Проще говоря, долгая рецессия снижает потенциал роста в Европе. Молодые люди, которые должны приобщать навыки, не делают этого. Существует масса доказательств того, что они сталкиваются с перспективой значительно более низкого пожизненного дохода, чем если бы они достигли совершеннолетия в период полной занятости.
Между тем, Германия вынуждает другие страны следовать за политикой, ослабляющей их экономику и демократию. Когда граждане неоднократно голосовали за изменение политики, и лишь несколько политических решений имеют больше значения для граждан, чем те, которые влияют на их уровень жизни, но им говорят, что эти вопросы определяются в другом месте или что у них нет выбора, то демократия, так и вера в европейский проект, страдает от этого.
Франция проголосовала за изменение пути три года назад. Вместо этого, избирателям дали очередную дозу жесткой экономии, направленную на бизнес. Одним из наиболее длительных действующих предположений в области экономики является балансировка бюджетного мультипликатора: увеличение налогов и расходов в тандеме стимулирует экономику. И если налоги нацелены на богатых, а расходы на бедных, то мультипликатор может стать особенно высоким. Но во Франции так называемое социалистическое правительство снижает корпоративные налоги и уменьшает расходы — рецепт почти гарантированного ослабления экономики, но выигрывающего награды от Германии.
Есть надежда на то, что более низкие корпоративные налоги будут стимулировать инвестиции. Это сущая ерунда. То, что сдерживает инвестиции (как в США и Европе), это отсутствие спроса, а не высокие налоги. Действительно, учитывая, что большинство инвестиций финансируется за счет долга, и что процентные платежи не облагаются налогом, уровень корпоративного налогообложения мало влияет на инвестиции.
Точно так же, Италии в настоящее время предлагается ускорить приватизацию. Однако премьер-министр Маттео Ренци имеет здравый смысл, чтобы признать, что продажи национальных активов по дисконтным ценам не имеют смысла. Долгосрочные соображения, а не краткосрочные финансовые потребности должны определять действия, которые происходят в частном секторе. Решение должно быть основано на том, где деятельность осуществляется наиболее эффективно и как обслуживаются интересы большинства граждан.
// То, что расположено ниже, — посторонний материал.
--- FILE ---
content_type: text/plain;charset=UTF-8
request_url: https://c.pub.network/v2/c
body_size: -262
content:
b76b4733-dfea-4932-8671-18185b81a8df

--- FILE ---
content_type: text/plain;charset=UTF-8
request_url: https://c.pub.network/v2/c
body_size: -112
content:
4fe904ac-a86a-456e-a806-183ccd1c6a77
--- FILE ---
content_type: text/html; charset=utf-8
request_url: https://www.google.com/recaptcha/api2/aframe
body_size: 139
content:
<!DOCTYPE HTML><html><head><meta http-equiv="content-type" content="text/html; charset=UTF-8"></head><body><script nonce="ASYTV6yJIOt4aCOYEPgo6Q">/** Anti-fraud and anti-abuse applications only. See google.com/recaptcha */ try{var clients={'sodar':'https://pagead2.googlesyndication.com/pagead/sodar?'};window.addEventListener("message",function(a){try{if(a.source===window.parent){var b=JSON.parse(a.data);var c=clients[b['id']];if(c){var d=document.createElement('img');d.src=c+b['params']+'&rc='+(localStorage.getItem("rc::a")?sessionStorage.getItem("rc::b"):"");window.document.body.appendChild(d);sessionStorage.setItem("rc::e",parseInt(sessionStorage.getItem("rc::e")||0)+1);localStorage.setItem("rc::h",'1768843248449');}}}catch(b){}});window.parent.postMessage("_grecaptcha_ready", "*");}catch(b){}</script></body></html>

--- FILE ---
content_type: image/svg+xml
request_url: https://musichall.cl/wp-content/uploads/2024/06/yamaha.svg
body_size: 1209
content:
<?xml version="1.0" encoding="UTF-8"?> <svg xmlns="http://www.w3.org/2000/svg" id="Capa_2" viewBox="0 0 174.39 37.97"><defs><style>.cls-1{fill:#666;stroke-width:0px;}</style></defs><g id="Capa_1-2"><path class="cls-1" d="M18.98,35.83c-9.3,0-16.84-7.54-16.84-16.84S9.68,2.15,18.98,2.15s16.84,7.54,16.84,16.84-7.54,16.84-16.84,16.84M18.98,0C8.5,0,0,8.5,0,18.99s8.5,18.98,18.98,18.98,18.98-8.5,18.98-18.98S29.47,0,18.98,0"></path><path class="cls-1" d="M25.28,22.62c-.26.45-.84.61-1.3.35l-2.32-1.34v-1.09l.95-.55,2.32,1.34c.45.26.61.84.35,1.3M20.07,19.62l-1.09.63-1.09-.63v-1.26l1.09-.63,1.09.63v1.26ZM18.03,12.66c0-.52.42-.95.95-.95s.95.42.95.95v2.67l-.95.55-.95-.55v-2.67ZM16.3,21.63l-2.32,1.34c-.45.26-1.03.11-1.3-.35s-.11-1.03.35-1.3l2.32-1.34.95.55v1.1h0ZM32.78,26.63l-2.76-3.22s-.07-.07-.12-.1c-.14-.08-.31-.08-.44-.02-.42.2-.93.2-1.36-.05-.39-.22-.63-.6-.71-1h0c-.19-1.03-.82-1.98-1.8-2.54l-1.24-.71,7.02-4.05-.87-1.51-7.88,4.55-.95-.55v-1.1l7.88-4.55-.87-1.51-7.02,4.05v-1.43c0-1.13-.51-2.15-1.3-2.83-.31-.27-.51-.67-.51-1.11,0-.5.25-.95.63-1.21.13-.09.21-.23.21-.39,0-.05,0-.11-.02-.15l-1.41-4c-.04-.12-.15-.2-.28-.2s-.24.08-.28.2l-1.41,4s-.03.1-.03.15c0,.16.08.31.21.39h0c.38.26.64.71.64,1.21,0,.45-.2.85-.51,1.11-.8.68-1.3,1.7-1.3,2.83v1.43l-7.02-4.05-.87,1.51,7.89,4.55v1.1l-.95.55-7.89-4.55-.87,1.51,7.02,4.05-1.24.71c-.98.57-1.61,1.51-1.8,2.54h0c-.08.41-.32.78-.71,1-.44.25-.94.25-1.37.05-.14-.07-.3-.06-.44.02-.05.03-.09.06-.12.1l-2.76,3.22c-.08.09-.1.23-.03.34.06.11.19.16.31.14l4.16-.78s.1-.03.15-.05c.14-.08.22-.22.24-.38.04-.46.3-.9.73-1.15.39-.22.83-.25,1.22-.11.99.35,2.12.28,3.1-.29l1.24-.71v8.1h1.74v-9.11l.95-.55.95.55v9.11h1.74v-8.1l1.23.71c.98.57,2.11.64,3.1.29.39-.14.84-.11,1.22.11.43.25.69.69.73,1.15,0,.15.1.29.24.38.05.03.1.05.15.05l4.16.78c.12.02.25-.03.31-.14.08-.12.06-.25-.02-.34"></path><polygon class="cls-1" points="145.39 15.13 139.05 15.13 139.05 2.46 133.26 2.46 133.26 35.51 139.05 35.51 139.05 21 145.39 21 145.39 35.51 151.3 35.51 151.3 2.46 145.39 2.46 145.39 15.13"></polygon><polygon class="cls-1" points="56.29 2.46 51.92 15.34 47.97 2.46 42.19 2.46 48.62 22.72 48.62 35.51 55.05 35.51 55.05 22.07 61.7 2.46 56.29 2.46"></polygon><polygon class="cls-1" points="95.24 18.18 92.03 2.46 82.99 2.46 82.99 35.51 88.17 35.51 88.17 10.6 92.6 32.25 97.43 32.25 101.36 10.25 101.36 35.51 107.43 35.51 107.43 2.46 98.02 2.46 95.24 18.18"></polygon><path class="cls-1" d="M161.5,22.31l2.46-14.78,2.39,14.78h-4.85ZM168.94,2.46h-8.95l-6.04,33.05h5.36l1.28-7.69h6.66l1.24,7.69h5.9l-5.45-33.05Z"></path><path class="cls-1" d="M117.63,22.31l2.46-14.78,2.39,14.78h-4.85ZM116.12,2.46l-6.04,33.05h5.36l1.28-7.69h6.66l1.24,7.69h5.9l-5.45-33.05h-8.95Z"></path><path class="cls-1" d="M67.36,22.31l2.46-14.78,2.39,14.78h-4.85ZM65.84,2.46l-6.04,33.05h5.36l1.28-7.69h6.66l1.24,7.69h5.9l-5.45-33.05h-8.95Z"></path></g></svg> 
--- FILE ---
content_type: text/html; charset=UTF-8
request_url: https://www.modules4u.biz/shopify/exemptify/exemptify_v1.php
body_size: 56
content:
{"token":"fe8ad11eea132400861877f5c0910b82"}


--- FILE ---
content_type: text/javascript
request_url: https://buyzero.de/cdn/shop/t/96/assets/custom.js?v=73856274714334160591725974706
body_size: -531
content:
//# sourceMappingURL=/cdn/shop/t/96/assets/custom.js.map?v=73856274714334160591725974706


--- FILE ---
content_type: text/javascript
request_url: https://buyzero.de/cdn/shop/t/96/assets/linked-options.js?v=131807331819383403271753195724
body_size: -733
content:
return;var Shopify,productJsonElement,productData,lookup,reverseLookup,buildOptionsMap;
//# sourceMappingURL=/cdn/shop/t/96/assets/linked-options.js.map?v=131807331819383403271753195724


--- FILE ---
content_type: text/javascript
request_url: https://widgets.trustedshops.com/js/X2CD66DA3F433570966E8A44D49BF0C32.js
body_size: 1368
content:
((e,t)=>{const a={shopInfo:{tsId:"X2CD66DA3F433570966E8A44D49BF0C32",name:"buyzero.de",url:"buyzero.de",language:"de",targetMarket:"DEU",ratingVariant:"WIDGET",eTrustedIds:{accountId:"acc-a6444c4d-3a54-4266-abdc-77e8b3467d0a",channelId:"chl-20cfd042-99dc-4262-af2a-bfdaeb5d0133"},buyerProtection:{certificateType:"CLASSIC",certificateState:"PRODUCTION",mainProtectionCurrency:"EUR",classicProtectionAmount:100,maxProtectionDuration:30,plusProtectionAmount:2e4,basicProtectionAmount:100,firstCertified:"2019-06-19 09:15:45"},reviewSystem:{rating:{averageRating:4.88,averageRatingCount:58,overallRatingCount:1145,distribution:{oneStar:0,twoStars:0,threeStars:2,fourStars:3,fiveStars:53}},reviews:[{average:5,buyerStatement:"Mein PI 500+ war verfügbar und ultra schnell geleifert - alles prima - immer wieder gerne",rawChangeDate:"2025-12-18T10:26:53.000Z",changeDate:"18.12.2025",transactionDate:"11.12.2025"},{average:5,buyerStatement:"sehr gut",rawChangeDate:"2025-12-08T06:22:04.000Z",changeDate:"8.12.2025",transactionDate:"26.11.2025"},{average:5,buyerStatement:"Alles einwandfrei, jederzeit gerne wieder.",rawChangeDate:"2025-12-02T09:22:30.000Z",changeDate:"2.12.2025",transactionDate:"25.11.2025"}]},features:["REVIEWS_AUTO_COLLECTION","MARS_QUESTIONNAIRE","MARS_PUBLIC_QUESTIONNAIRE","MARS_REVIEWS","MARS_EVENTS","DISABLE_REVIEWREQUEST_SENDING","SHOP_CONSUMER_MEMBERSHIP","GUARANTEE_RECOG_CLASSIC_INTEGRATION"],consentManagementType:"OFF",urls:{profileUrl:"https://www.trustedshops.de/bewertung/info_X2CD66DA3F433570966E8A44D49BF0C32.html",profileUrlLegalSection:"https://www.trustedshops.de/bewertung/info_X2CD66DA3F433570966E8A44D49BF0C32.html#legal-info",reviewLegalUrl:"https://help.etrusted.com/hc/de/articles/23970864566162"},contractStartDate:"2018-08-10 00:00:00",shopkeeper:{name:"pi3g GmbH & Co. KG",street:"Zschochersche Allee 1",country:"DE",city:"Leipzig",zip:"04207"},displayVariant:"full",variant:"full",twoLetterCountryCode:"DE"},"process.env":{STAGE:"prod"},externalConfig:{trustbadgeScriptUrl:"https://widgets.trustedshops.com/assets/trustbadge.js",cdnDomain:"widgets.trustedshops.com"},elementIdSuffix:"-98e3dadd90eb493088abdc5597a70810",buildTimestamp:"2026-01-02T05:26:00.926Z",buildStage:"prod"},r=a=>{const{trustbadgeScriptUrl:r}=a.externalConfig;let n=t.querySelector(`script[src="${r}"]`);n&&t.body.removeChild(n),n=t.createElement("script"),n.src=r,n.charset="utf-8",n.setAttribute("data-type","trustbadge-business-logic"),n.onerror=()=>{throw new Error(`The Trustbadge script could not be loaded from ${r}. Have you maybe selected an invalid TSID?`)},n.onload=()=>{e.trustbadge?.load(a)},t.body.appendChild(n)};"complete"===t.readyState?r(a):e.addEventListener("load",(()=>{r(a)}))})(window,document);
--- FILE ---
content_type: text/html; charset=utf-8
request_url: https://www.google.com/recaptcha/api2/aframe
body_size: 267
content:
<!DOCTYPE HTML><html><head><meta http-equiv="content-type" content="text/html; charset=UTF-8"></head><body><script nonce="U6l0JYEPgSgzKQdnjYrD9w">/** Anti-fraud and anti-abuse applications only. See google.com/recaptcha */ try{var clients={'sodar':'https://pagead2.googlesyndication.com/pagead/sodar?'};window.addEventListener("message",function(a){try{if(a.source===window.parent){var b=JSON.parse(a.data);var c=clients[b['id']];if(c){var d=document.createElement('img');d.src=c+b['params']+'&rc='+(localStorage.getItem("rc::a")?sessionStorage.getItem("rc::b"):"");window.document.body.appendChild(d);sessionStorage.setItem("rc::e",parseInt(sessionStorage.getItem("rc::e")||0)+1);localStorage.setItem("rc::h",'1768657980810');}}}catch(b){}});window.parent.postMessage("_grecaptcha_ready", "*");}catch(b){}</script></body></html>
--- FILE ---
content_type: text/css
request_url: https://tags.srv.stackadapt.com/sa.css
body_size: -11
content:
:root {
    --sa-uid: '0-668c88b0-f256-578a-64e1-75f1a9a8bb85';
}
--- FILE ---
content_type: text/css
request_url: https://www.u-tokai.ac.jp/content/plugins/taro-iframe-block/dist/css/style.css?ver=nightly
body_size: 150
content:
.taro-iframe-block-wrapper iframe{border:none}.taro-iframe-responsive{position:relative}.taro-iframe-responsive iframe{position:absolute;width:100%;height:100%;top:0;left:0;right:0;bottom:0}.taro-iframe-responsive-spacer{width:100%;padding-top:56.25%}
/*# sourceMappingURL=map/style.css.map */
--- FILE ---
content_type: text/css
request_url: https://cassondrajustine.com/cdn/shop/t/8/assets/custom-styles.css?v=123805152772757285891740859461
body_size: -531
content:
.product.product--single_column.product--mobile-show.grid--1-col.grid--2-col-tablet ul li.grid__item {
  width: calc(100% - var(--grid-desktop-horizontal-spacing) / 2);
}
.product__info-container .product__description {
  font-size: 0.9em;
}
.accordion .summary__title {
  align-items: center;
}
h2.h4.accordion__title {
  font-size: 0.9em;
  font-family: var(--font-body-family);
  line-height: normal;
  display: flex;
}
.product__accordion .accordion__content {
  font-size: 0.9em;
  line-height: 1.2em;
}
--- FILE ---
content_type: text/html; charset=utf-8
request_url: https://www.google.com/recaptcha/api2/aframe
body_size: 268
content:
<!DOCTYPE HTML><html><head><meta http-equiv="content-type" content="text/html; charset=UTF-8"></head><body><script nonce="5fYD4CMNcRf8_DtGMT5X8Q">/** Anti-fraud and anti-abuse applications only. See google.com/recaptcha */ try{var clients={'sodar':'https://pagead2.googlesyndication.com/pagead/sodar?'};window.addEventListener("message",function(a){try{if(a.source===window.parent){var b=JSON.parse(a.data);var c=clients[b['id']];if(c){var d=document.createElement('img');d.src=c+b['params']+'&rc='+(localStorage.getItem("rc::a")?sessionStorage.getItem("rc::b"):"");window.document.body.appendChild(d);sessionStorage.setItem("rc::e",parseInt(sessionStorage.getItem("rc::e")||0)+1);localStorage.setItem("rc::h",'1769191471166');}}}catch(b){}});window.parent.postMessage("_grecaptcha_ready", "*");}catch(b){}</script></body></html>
Приватизация пенсий, к примеру, оказалась дорогостоящей в странах, которые попытались с ней экспериментировать. Частная, в большей степени, система здравоохранения Америки является наименее эффективной в мире. Это трудные вопросы показывают, что продажа государственных активов по низким ценам не является хорошим способом улучшения долгосрочных финансовых сил.
Все страдания Европы являются нанесенными в процессе перехода на искусственность: евро — еще более трагично потому, что оно полностью заменяемо. Хотя доказательства того, что жесткая экономия не работает, продолжают расти, Германия и другие ястребы удваивают ставку на нее, делая ставку будущего Европы за счет теории с длинной историей дискредитирования. Зачем предоставлять экономистам еще больше фактов, доказывающих ту же точку зрения?